> [Task prompt]: Give every entry again, unchanged, and leave its images out.
>>>>>
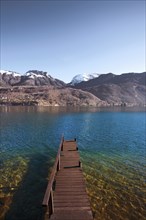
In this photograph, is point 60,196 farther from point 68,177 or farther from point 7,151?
point 7,151

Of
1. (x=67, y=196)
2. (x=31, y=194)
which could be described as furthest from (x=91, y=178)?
(x=67, y=196)

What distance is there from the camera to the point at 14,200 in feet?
65.3

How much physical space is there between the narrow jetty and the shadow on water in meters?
1.30

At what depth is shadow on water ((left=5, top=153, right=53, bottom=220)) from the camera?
692 inches

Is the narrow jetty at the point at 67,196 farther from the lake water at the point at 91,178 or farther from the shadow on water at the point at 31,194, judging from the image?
the lake water at the point at 91,178

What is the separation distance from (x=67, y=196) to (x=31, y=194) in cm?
539

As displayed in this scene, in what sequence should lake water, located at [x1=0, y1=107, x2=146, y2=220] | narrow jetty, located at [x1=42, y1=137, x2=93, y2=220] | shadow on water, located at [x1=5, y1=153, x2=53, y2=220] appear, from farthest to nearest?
lake water, located at [x1=0, y1=107, x2=146, y2=220] < shadow on water, located at [x1=5, y1=153, x2=53, y2=220] < narrow jetty, located at [x1=42, y1=137, x2=93, y2=220]

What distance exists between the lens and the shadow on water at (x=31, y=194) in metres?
17.6

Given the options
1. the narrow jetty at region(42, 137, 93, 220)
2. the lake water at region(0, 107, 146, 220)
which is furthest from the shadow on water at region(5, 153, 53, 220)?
the narrow jetty at region(42, 137, 93, 220)

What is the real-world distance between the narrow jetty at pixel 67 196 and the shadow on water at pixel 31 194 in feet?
4.26

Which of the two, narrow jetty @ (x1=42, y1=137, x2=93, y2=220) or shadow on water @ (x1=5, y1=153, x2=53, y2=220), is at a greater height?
narrow jetty @ (x1=42, y1=137, x2=93, y2=220)

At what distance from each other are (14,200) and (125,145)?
1209 inches

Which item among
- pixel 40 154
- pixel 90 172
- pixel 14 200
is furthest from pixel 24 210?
pixel 40 154

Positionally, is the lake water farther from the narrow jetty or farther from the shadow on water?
the narrow jetty
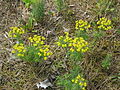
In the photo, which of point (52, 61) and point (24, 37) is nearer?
point (52, 61)

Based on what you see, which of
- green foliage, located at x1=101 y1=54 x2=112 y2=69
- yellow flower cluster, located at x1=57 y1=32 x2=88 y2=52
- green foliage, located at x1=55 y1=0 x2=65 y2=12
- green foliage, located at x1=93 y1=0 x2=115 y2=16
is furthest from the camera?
green foliage, located at x1=93 y1=0 x2=115 y2=16

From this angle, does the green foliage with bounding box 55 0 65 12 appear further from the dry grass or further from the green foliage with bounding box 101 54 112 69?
the green foliage with bounding box 101 54 112 69

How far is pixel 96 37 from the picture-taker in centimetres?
333

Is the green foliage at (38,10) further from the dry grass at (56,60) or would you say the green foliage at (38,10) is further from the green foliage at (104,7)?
the green foliage at (104,7)

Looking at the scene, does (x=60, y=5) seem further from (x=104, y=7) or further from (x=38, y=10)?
(x=104, y=7)

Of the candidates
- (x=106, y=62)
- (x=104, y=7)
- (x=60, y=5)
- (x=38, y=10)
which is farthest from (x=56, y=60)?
(x=104, y=7)

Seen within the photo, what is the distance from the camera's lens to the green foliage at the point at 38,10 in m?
3.61

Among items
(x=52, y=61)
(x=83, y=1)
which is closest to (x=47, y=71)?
(x=52, y=61)

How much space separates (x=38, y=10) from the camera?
3662 mm

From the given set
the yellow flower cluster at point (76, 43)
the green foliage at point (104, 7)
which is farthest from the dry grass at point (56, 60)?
the yellow flower cluster at point (76, 43)

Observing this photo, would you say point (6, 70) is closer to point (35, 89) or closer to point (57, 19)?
point (35, 89)

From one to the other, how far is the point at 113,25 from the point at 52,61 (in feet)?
3.92

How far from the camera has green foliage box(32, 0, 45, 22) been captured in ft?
11.8

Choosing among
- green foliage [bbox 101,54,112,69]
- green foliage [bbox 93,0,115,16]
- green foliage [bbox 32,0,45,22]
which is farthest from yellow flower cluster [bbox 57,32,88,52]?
green foliage [bbox 93,0,115,16]
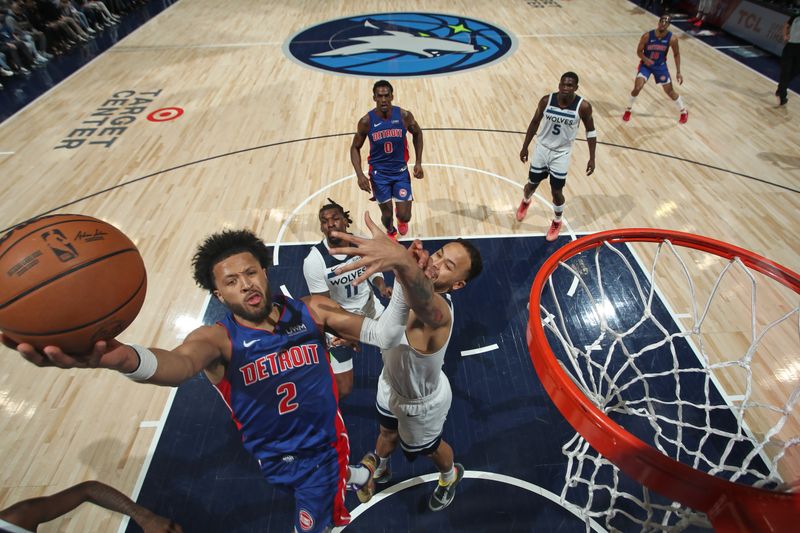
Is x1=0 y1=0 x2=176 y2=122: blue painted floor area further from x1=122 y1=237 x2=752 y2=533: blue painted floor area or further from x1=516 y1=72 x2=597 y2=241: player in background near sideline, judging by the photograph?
x1=516 y1=72 x2=597 y2=241: player in background near sideline

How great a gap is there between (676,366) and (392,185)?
3.02 meters

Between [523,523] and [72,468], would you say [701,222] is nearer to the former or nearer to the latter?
[523,523]

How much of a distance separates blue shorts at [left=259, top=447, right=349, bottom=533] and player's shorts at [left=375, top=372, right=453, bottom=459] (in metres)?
0.47

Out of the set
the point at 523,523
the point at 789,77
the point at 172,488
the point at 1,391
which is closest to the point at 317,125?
the point at 1,391

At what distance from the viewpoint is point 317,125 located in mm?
7613

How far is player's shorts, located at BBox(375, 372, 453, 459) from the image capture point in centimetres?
245

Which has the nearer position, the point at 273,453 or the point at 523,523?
the point at 273,453

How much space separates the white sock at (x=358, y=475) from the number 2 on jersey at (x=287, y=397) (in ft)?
2.36

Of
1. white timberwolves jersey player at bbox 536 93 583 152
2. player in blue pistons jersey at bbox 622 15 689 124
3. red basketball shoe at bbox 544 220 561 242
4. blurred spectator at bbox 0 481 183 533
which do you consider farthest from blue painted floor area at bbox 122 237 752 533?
player in blue pistons jersey at bbox 622 15 689 124

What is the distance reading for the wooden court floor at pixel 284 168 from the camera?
<<<<<
> [Complete answer]:
In this photograph, is point 60,196 farther from point 68,177 or farther from point 7,151?
point 7,151

Of
1. (x=67, y=196)
2. (x=31, y=194)
which could be described as furthest from (x=91, y=178)?
(x=67, y=196)

What distance is there from the camera to the point at 14,200 in feet?
65.3

How much physical space is there between the narrow jetty and the shadow on water in meters?
1.30

At what depth is shadow on water ((left=5, top=153, right=53, bottom=220)) from the camera?
692 inches

Is the narrow jetty at the point at 67,196 farther from the lake water at the point at 91,178 or farther from the shadow on water at the point at 31,194, judging from the image?
the lake water at the point at 91,178

What is the separation distance from (x=67, y=196) to (x=31, y=194) in cm?
539

As displayed in this scene, in what sequence should lake water, located at [x1=0, y1=107, x2=146, y2=220] | narrow jetty, located at [x1=42, y1=137, x2=93, y2=220] | shadow on water, located at [x1=5, y1=153, x2=53, y2=220] appear, from farthest to nearest?
lake water, located at [x1=0, y1=107, x2=146, y2=220] < shadow on water, located at [x1=5, y1=153, x2=53, y2=220] < narrow jetty, located at [x1=42, y1=137, x2=93, y2=220]

What distance exists between the lens and the shadow on water at (x=31, y=194) in metres?
17.6

Given the options
1. the narrow jetty at region(42, 137, 93, 220)
2. the lake water at region(0, 107, 146, 220)
which is furthest from the shadow on water at region(5, 153, 53, 220)?
the narrow jetty at region(42, 137, 93, 220)

What is the real-world distance between the narrow jetty at pixel 67 196 and the shadow on water at pixel 31 194 in feet?
4.26

Which of the two, narrow jetty @ (x1=42, y1=137, x2=93, y2=220) or shadow on water @ (x1=5, y1=153, x2=53, y2=220), is at a greater height?
narrow jetty @ (x1=42, y1=137, x2=93, y2=220)

At what distance from each other are (14,200) and (125,145)?
1209 inches

Which item among
- pixel 40 154
- pixel 90 172
- pixel 14 200
is furthest from pixel 24 210?
pixel 40 154

Positionally, is the lake water farther from the narrow jetty or farther from the shadow on water?
the narrow jetty
In the photo, which of point (52, 61) and point (24, 37) is nearer?
point (52, 61)

Based on what you see, which of
- green foliage, located at x1=101 y1=54 x2=112 y2=69
- yellow flower cluster, located at x1=57 y1=32 x2=88 y2=52
- green foliage, located at x1=55 y1=0 x2=65 y2=12
- green foliage, located at x1=93 y1=0 x2=115 y2=16
is furthest from the camera?
green foliage, located at x1=93 y1=0 x2=115 y2=16

From this angle, does the green foliage with bounding box 55 0 65 12 appear further from the dry grass or further from the green foliage with bounding box 101 54 112 69?
the green foliage with bounding box 101 54 112 69

How far is pixel 96 37 from the picture-taker in centimetres?
333

Is the green foliage at (38,10) further from the dry grass at (56,60) or would you say the green foliage at (38,10) is further from the green foliage at (104,7)?
the green foliage at (104,7)

Looking at the scene, does (x=60, y=5) seem further from (x=104, y=7) or further from (x=38, y=10)?
(x=104, y=7)

Of the candidates
- (x=106, y=62)
- (x=104, y=7)
- (x=60, y=5)
- (x=38, y=10)
which is farthest from (x=56, y=60)?
(x=104, y=7)

Seen within the photo, what is the distance from the camera's lens to the green foliage at the point at 38,10 in m?
3.61

Among items
(x=52, y=61)
(x=83, y=1)
which is closest to (x=47, y=71)?
(x=52, y=61)

How much space separates (x=38, y=10) from the camera?
3662 mm

From the given set
the yellow flower cluster at point (76, 43)
the green foliage at point (104, 7)
which is farthest from the dry grass at point (56, 60)?
the yellow flower cluster at point (76, 43)

Observing this photo, would you say point (6, 70) is closer to point (35, 89) or closer to point (57, 19)?
point (35, 89)

From one to the other, how far is the point at 113,25 from the point at 52,61 (in feet)?
3.92

How far from the camera has green foliage box(32, 0, 45, 22) been captured in ft?
11.8

Choosing among
- green foliage [bbox 101,54,112,69]
- green foliage [bbox 93,0,115,16]
- green foliage [bbox 32,0,45,22]
which is farthest from yellow flower cluster [bbox 57,32,88,52]?
green foliage [bbox 93,0,115,16]
Is x1=0 y1=0 x2=176 y2=122: blue painted floor area further from x1=122 y1=237 x2=752 y2=533: blue painted floor area or further from x1=516 y1=72 x2=597 y2=241: player in background near sideline, judging by the photograph?
x1=516 y1=72 x2=597 y2=241: player in background near sideline

How great a gap is there between (676,366) and (392,185)?
3.02 meters

Between [523,523] and [72,468], would you say [701,222] is nearer to the former or nearer to the latter?
[523,523]

How much of a distance separates blue shorts at [left=259, top=447, right=349, bottom=533] and player's shorts at [left=375, top=372, right=453, bottom=459] (in metres)?
0.47

Out of the set
the point at 523,523
the point at 789,77
the point at 172,488
the point at 1,391
which is closest to the point at 317,125?
the point at 1,391

At what distance from the viewpoint is point 317,125 located in mm?
7613

How far is player's shorts, located at BBox(375, 372, 453, 459) from the image capture point in centimetres?
245

Which has the nearer position, the point at 273,453 or the point at 523,523?
the point at 273,453

How much space separates the white sock at (x=358, y=475) from the number 2 on jersey at (x=287, y=397) (in ft)?
2.36

Of
1. white timberwolves jersey player at bbox 536 93 583 152
2. player in blue pistons jersey at bbox 622 15 689 124
3. red basketball shoe at bbox 544 220 561 242
4. blurred spectator at bbox 0 481 183 533
which do you consider farthest from blue painted floor area at bbox 122 237 752 533?
player in blue pistons jersey at bbox 622 15 689 124

What is the distance reading for the wooden court floor at pixel 284 168 from the camera?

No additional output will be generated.